- Your goal -
From the line containing "M-Well Saç Bakım Serumu 125 ml" through the last line of the records below, each line is to be repeated exactly; pictures are to be omitted.
-----
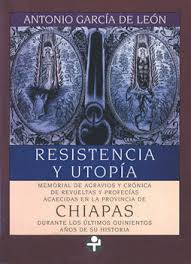 resistencia y utopia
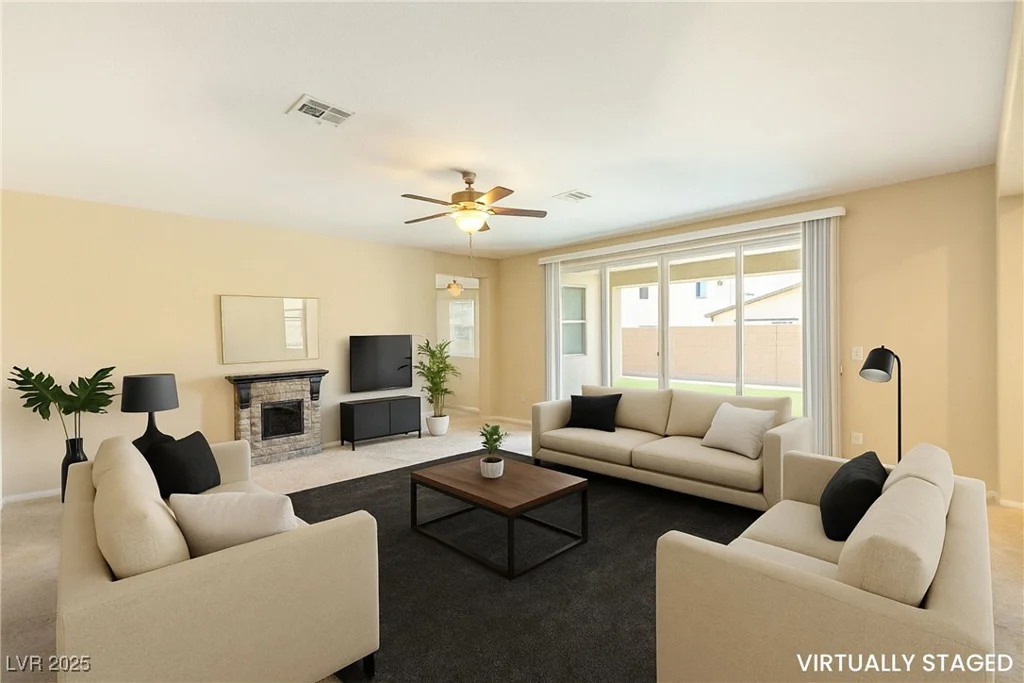 909 Aspen Hollow, North Las Vegas, NV 89084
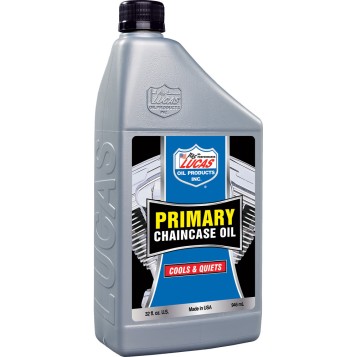 Primary Chain Case Oil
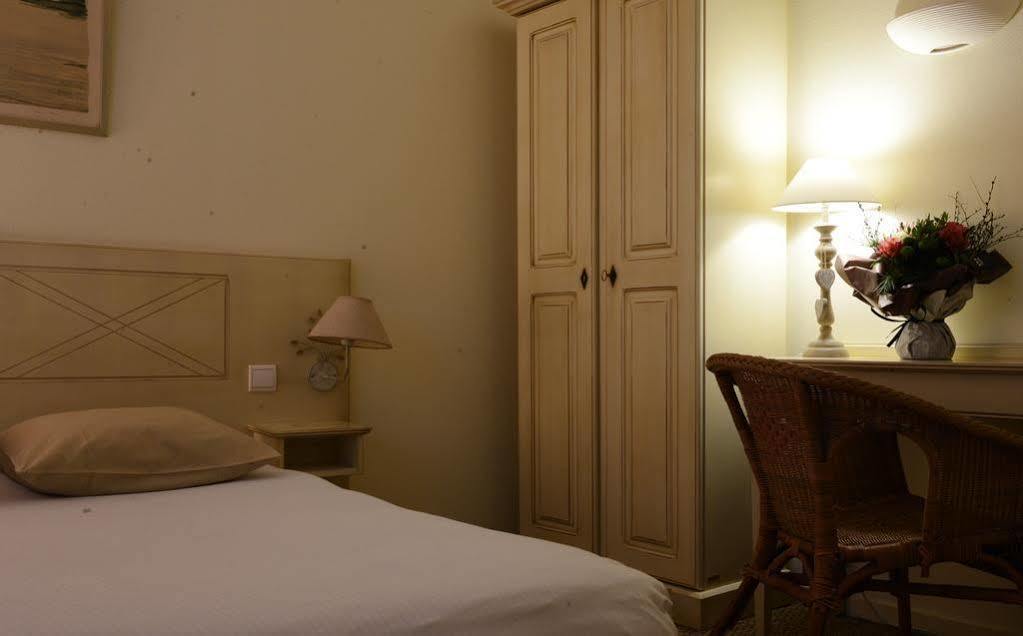 Urban Style Saint Claire Hotel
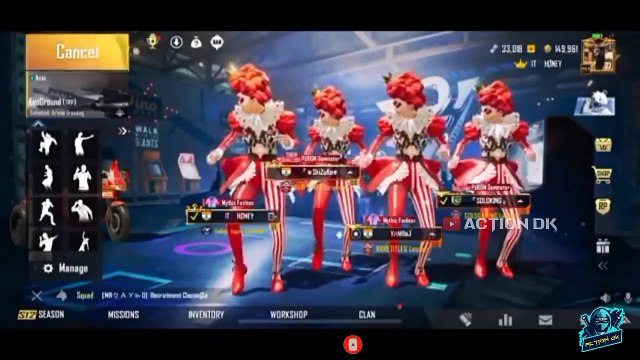 Pubg Emotes Status - Pubg Dance Status - Pubg Status - Pubg Whatsapp Status-Pubg Headshot Song Status-Pubg Attitude Song Status-Pubg Emotes Dance -Gaming Tonight (PAKISTAN M-R GAMING CORNER)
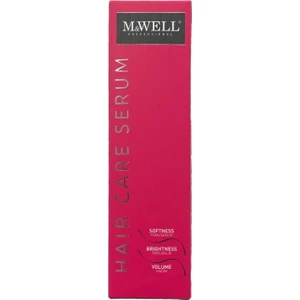M-Well Saç Bakım Serumu 125 ml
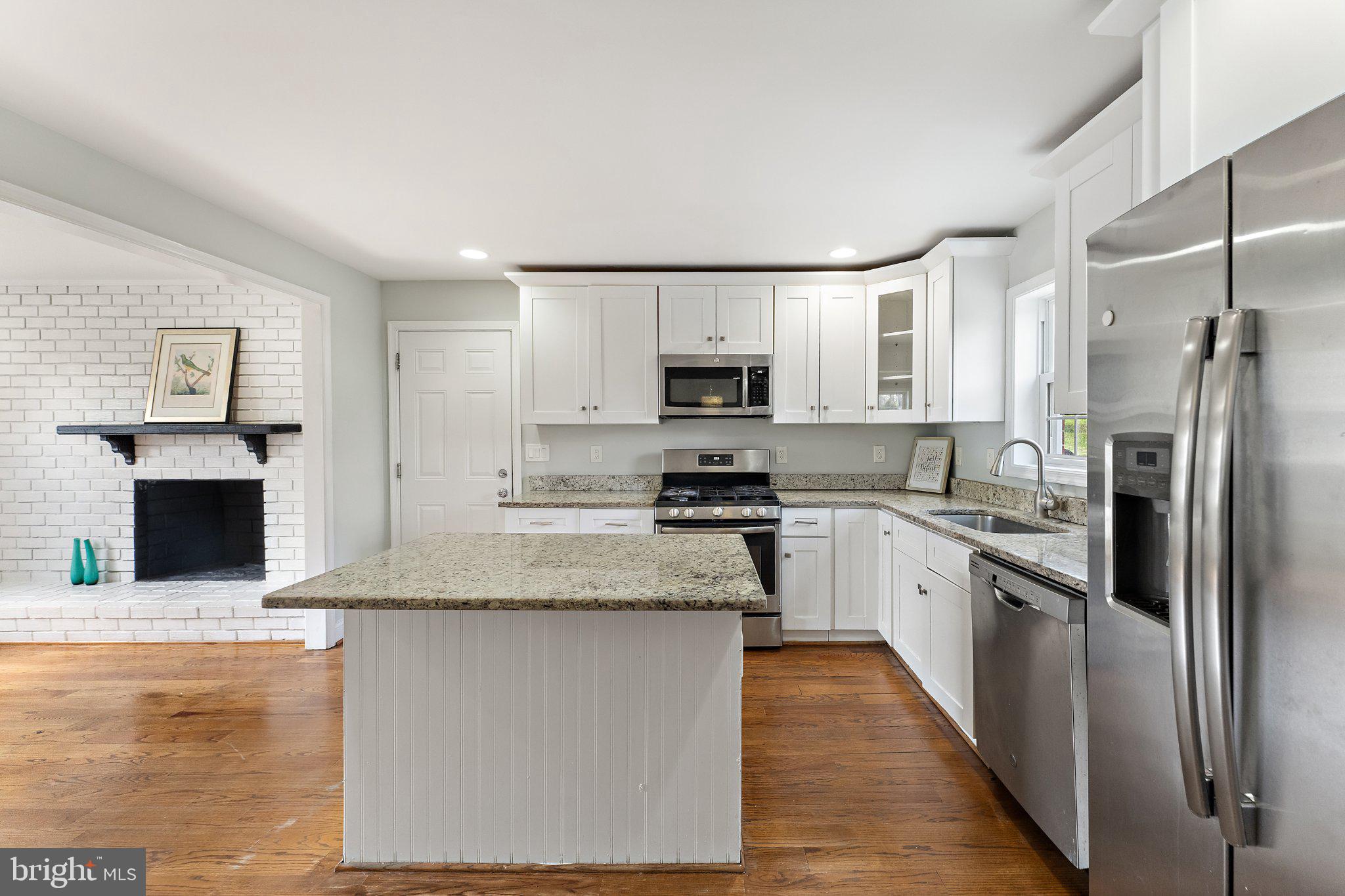 KETTERING - Residential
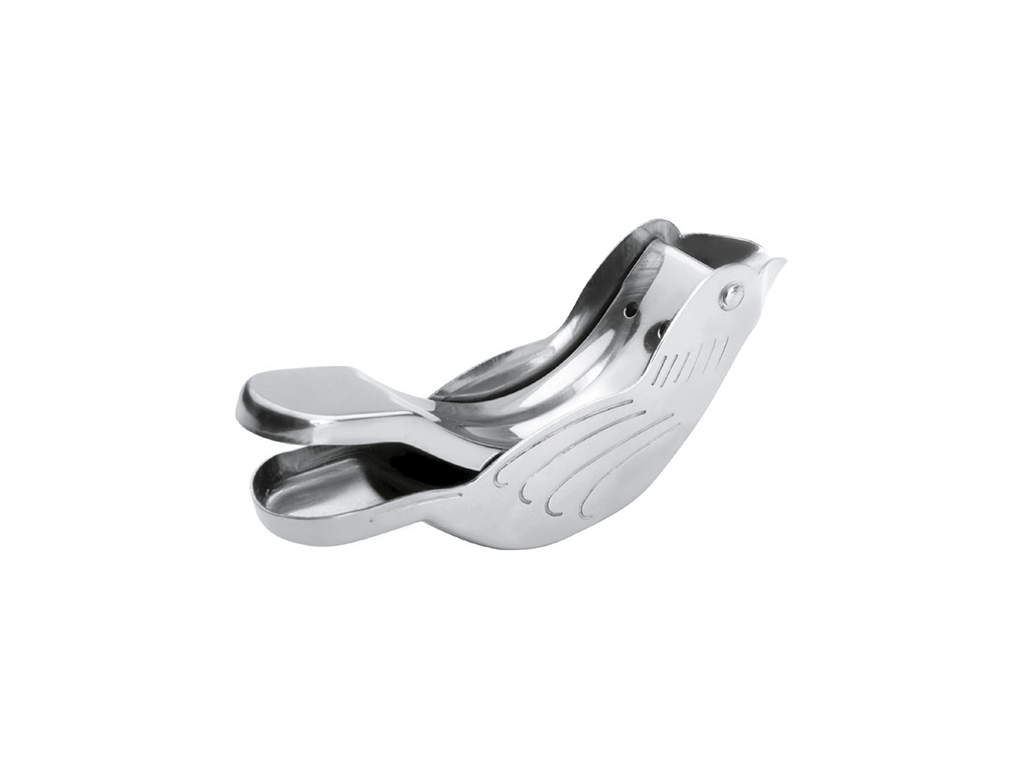 Exprimidor de cítricos metal Lacor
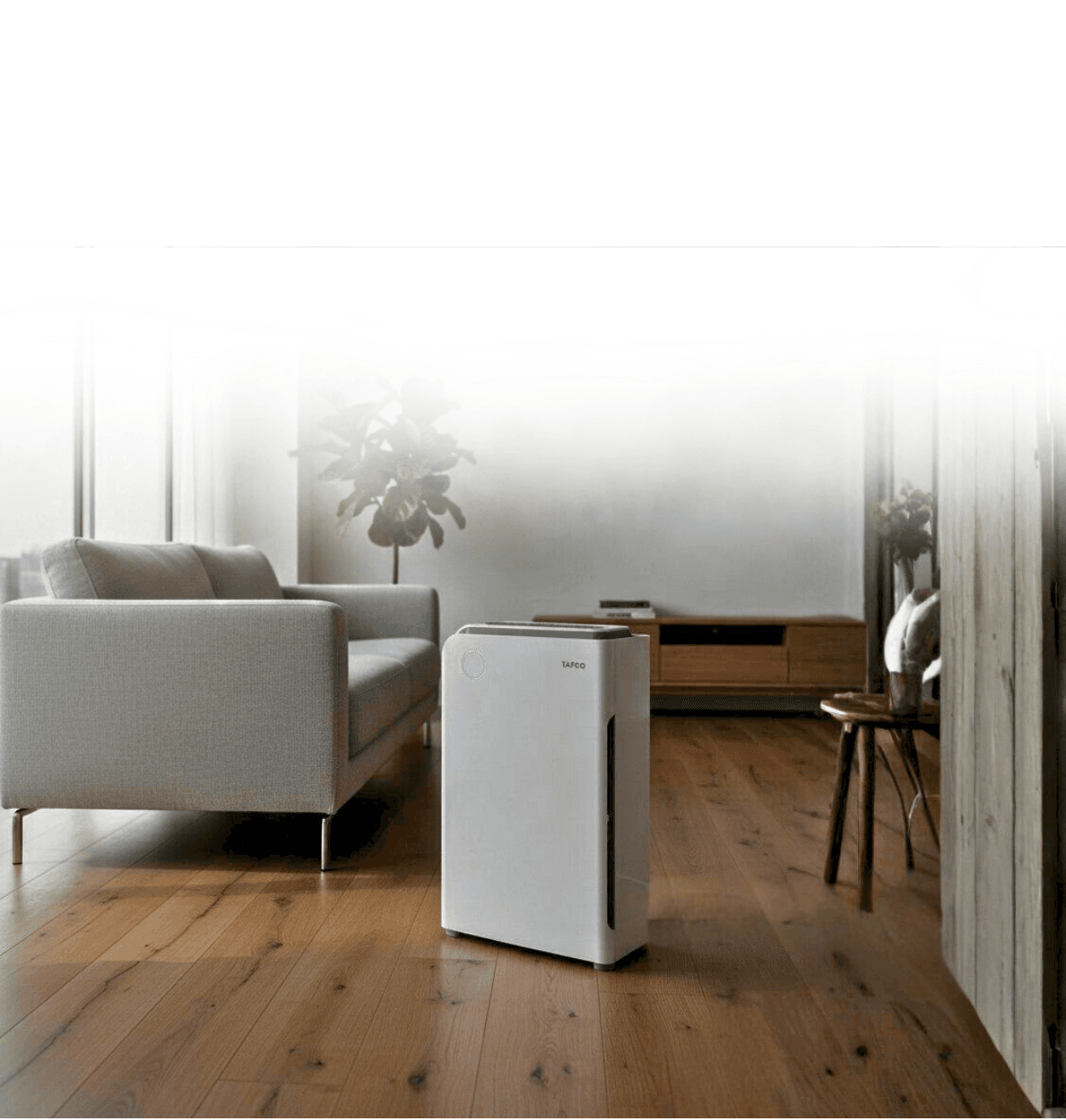 a part of the headphone with battery signal icon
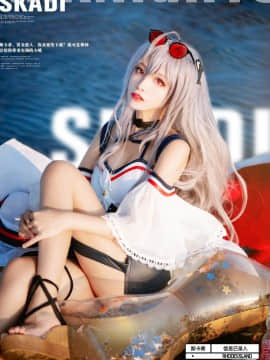 [Cosplayer] Liuyi Miao Collection (2020-12-20 update)_011_Ei6teivVoAA8jNP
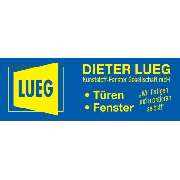 Dieter Lueg Kunststoff-Fenster GmbH - LOGO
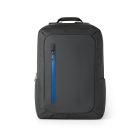 OSASCO. Vízálló 600D poliészter 15'6'' laptop hátizsák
-----
- Expected answer -
M-Well Saç Bakım Serumu 125 ml
 KETTERING - Residential
 Exprimidor de cítricos metal Lacor
 a part of the headphone with battery signal icon
 [Cosplayer] Liuyi Miao Collection (2020-12-20 update)_011_Ei6teivVoAA8jNP
 Dieter Lueg Kunststoff-Fenster GmbH - LOGO
 OSASCO. Vízálló 600D poliészter 15'6'' laptop hátizsák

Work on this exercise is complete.